_Work order_
Copy all of the records below verbatim.

[Stored dataset items]
────────────────────

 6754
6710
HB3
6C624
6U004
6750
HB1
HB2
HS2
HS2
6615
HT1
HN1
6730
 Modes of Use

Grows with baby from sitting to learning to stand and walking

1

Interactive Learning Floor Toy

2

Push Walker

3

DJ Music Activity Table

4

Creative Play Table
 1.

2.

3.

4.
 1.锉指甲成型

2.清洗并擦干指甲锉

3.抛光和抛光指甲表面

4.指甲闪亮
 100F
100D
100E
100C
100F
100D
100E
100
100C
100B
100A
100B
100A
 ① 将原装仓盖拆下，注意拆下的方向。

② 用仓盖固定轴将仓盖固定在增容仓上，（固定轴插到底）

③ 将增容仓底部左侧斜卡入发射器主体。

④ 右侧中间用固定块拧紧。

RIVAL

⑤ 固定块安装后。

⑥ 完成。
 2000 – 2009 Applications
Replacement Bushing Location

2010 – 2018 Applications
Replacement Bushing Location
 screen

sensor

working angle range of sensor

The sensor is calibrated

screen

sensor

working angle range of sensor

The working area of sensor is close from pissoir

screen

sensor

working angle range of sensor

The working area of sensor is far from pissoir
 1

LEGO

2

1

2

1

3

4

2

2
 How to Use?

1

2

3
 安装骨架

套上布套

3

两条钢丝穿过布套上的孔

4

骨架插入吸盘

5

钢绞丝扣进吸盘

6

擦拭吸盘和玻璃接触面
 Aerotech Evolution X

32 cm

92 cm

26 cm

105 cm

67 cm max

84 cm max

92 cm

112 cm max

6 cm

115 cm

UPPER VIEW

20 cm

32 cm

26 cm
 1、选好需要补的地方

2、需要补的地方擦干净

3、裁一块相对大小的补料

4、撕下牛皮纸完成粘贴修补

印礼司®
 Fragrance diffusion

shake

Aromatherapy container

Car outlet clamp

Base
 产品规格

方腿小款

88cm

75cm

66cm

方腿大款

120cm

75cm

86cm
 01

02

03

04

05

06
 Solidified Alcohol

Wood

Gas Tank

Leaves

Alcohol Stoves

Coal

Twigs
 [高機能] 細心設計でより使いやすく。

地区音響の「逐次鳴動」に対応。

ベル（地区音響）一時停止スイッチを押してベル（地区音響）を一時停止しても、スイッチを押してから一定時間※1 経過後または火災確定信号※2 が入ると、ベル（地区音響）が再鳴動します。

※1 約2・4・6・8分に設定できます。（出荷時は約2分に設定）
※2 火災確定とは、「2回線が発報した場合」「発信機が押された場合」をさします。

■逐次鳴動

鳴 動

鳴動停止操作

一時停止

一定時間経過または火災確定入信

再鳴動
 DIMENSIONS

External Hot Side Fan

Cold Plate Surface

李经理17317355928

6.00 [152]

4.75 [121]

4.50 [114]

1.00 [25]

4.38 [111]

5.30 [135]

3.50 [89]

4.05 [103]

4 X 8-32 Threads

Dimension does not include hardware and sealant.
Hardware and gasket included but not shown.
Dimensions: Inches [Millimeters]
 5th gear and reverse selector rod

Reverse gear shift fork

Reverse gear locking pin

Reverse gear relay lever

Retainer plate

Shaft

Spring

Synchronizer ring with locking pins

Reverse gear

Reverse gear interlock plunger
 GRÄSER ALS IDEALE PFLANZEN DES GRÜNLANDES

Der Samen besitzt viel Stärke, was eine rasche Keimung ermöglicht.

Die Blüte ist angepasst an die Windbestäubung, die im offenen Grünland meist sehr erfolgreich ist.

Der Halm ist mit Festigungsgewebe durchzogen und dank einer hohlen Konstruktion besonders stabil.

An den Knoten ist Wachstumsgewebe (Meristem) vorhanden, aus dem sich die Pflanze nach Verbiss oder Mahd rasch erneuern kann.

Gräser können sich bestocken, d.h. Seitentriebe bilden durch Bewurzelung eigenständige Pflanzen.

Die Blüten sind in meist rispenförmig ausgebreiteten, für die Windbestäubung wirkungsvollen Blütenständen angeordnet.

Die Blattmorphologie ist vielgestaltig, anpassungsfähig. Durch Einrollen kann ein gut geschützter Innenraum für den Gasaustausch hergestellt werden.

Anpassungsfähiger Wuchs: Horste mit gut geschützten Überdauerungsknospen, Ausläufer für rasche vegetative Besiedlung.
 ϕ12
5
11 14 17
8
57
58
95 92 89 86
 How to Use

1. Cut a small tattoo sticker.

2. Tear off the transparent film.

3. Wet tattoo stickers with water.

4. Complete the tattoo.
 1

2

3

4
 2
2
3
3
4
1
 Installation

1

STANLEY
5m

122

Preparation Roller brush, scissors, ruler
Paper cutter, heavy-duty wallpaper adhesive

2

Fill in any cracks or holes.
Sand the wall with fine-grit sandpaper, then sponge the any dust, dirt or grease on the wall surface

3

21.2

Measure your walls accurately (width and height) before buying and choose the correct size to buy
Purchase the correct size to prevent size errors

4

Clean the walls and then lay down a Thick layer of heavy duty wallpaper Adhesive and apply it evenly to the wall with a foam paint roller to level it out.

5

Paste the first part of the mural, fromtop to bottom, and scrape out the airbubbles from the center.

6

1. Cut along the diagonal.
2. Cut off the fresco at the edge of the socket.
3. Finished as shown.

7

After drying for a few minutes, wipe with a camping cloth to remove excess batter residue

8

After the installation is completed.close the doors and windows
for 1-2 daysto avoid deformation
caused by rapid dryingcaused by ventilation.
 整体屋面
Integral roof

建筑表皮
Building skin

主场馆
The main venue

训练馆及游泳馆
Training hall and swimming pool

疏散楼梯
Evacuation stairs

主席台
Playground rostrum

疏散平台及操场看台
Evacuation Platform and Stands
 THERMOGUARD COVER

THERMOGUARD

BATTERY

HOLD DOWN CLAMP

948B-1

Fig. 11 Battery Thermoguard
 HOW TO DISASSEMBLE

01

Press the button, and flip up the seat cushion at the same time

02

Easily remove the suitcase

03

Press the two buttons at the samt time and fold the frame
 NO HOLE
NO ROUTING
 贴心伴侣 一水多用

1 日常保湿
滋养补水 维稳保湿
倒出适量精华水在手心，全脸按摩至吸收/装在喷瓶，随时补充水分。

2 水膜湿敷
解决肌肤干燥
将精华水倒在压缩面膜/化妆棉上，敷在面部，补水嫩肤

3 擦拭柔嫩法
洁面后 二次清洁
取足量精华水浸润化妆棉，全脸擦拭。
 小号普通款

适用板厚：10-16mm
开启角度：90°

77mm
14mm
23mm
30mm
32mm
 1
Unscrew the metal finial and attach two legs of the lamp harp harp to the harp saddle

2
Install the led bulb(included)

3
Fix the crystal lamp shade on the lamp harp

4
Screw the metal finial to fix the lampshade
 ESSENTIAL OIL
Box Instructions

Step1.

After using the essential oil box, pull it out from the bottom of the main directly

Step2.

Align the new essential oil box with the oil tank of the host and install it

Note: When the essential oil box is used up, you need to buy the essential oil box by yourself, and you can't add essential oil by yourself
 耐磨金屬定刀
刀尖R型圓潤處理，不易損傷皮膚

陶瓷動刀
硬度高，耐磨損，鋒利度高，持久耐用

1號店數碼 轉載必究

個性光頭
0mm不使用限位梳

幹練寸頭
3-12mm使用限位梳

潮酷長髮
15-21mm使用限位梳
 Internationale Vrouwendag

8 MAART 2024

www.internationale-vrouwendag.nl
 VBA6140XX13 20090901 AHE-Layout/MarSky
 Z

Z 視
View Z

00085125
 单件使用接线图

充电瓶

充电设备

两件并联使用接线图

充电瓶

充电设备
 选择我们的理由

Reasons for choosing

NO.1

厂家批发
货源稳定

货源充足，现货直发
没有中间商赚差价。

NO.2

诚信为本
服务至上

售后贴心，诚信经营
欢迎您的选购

────────────────────

_Exercise output_
 6754
6710
HB3
6C624
6U004
6750
HB1
HB2
HS2
HS2
6615
HT1
HN1
6730
 Modes of Use

Grows with baby from sitting to learning to stand and walking

1

Interactive Learning Floor Toy

2

Push Walker

3

DJ Music Activity Table

4

Creative Play Table
 1.

2.

3.

4.
 1.锉指甲成型

2.清洗并擦干指甲锉

3.抛光和抛光指甲表面

4.指甲闪亮
 100F
100D
100E
100C
100F
100D
100E
100
100C
100B
100A
100B
100A
 ① 将原装仓盖拆下，注意拆下的方向。

② 用仓盖固定轴将仓盖固定在增容仓上，（固定轴插到底）

③ 将增容仓底部左侧斜卡入发射器主体。

④ 右侧中间用固定块拧紧。

RIVAL

⑤ 固定块安装后。

⑥ 完成。
 2000 – 2009 Applications
Replacement Bushing Location

2010 – 2018 Applications
Replacement Bushing Location
 screen

sensor

working angle range of sensor

The sensor is calibrated

screen

sensor

working angle range of sensor

The working area of sensor is close from pissoir

screen

sensor

working angle range of sensor

The working area of sensor is far from pissoir
 1

LEGO

2

1

2

1

3

4

2

2
 How to Use?

1

2

3
 安装骨架

套上布套

3

两条钢丝穿过布套上的孔

4

骨架插入吸盘

5

钢绞丝扣进吸盘

6

擦拭吸盘和玻璃接触面
 Aerotech Evolution X

32 cm

92 cm

26 cm

105 cm

67 cm max

84 cm max

92 cm

112 cm max

6 cm

115 cm

UPPER VIEW

20 cm

32 cm

26 cm
 1、选好需要补的地方

2、需要补的地方擦干净

3、裁一块相对大小的补料

4、撕下牛皮纸完成粘贴修补

印礼司®
 Fragrance diffusion

shake

Aromatherapy container

Car outlet clamp

Base
 产品规格

方腿小款

88cm

75cm

66cm

方腿大款

120cm

75cm

86cm
 01

02

03

04

05

06
 Solidified Alcohol

Wood

Gas Tank

Leaves

Alcohol Stoves

Coal

Twigs
 [高機能] 細心設計でより使いやすく。

地区音響の「逐次鳴動」に対応。

ベル（地区音響）一時停止スイッチを押してベル（地区音響）を一時停止しても、スイッチを押してから一定時間※1 経過後または火災確定信号※2 が入ると、ベル（地区音響）が再鳴動します。

※1 約2・4・6・8分に設定できます。（出荷時は約2分に設定）
※2 火災確定とは、「2回線が発報した場合」「発信機が押された場合」をさします。

■逐次鳴動

鳴 動

鳴動停止操作

一時停止

一定時間経過または火災確定入信

再鳴動
 DIMENSIONS

External Hot Side Fan

Cold Plate Surface

李经理17317355928

6.00 [152]

4.75 [121]

4.50 [114]

1.00 [25]

4.38 [111]

5.30 [135]

3.50 [89]

4.05 [103]

4 X 8-32 Threads

Dimension does not include hardware and sealant.
Hardware and gasket included but not shown.
Dimensions: Inches [Millimeters]
 5th gear and reverse selector rod

Reverse gear shift fork

Reverse gear locking pin

Reverse gear relay lever

Retainer plate

Shaft

Spring

Synchronizer ring with locking pins

Reverse gear

Reverse gear interlock plunger
 GRÄSER ALS IDEALE PFLANZEN DES GRÜNLANDES

Der Samen besitzt viel Stärke, was eine rasche Keimung ermöglicht.

Die Blüte ist angepasst an die Windbestäubung, die im offenen Grünland meist sehr erfolgreich ist.

Der Halm ist mit Festigungsgewebe durchzogen und dank einer hohlen Konstruktion besonders stabil.

An den Knoten ist Wachstumsgewebe (Meristem) vorhanden, aus dem sich die Pflanze nach Verbiss oder Mahd rasch erneuern kann.

Gräser können sich bestocken, d.h. Seitentriebe bilden durch Bewurzelung eigenständige Pflanzen.

Die Blüten sind in meist rispenförmig ausgebreiteten, für die Windbestäubung wirkungsvollen Blütenständen angeordnet.

Die Blattmorphologie ist vielgestaltig, anpassungsfähig. Durch Einrollen kann ein gut geschützter Innenraum für den Gasaustausch hergestellt werden.

Anpassungsfähiger Wuchs: Horste mit gut geschützten Überdauerungsknospen, Ausläufer für rasche vegetative Besiedlung.
 ϕ12
5
11 14 17
8
57
58
95 92 89 86
 How to Use

1. Cut a small tattoo sticker.

2. Tear off the transparent film.

3. Wet tattoo stickers with water.

4. Complete the tattoo.
 1

2

3

4
 2
2
3
3
4
1
 Installation

1

STANLEY
5m

122

Preparation Roller brush, scissors, ruler
Paper cutter, heavy-duty wallpaper adhesive

2

Fill in any cracks or holes.
Sand the wall with fine-grit sandpaper, then sponge the any dust, dirt or grease on the wall surface

3

21.2

Measure your walls accurately (width and height) before buying and choose the correct size to buy
Purchase the correct size to prevent size errors

4

Clean the walls and then lay down a Thick layer of heavy duty wallpaper Adhesive and apply it evenly to the wall with a foam paint roller to level it out.

5

Paste the first part of the mural, fromtop to bottom, and scrape out the airbubbles from the center.

6

1. Cut along the diagonal.
2. Cut off the fresco at the edge of the socket.
3. Finished as shown.

7

After drying for a few minutes, wipe with a camping cloth to remove excess batter residue

8

After the installation is completed.close the doors and windows
for 1-2 daysto avoid deformation
caused by rapid dryingcaused by ventilation.
 整体屋面
Integral roof

建筑表皮
Building skin

主场馆
The main venue

训练馆及游泳馆
Training hall and swimming pool

疏散楼梯
Evacuation stairs

主席台
Playground rostrum

疏散平台及操场看台
Evacuation Platform and Stands
 THERMOGUARD COVER

THERMOGUARD

BATTERY

HOLD DOWN CLAMP

948B-1

Fig. 11 Battery Thermoguard
 HOW TO DISASSEMBLE

01

Press the button, and flip up the seat cushion at the same time

02

Easily remove the suitcase

03

Press the two buttons at the samt time and fold the frame
 NO HOLE
NO ROUTING
 贴心伴侣 一水多用

1 日常保湿
滋养补水 维稳保湿
倒出适量精华水在手心，全脸按摩至吸收/装在喷瓶，随时补充水分。

2 水膜湿敷
解决肌肤干燥
将精华水倒在压缩面膜/化妆棉上，敷在面部，补水嫩肤

3 擦拭柔嫩法
洁面后 二次清洁
取足量精华水浸润化妆棉，全脸擦拭。
 小号普通款

适用板厚：10-16mm
开启角度：90°

77mm
14mm
23mm
30mm
32mm
 1
Unscrew the metal finial and attach two legs of the lamp harp harp to the harp saddle

2
Install the led bulb(included)

3
Fix the crystal lamp shade on the lamp harp

4
Screw the metal finial to fix the lampshade
 ESSENTIAL OIL
Box Instructions

Step1.

After using the essential oil box, pull it out from the bottom of the main directly

Step2.

Align the new essential oil box with the oil tank of the host and install it

Note: When the essential oil box is used up, you need to buy the essential oil box by yourself, and you can't add essential oil by yourself
 耐磨金屬定刀
刀尖R型圓潤處理，不易損傷皮膚

陶瓷動刀
硬度高，耐磨損，鋒利度高，持久耐用

1號店數碼 轉載必究

個性光頭
0mm不使用限位梳

幹練寸頭
3-12mm使用限位梳

潮酷長髮
15-21mm使用限位梳
 Internationale Vrouwendag

8 MAART 2024

www.internationale-vrouwendag.nl
 VBA6140XX13 20090901 AHE-Layout/MarSky
 Z

Z 視
View Z

00085125
 单件使用接线图

充电瓶

充电设备

两件并联使用接线图

充电瓶

充电设备
 选择我们的理由

Reasons for choosing

NO.1

厂家批发
货源稳定

货源充足，现货直发
没有中间商赚差价。

NO.2

诚信为本
服务至上

售后贴心，诚信经营
欢迎您的选购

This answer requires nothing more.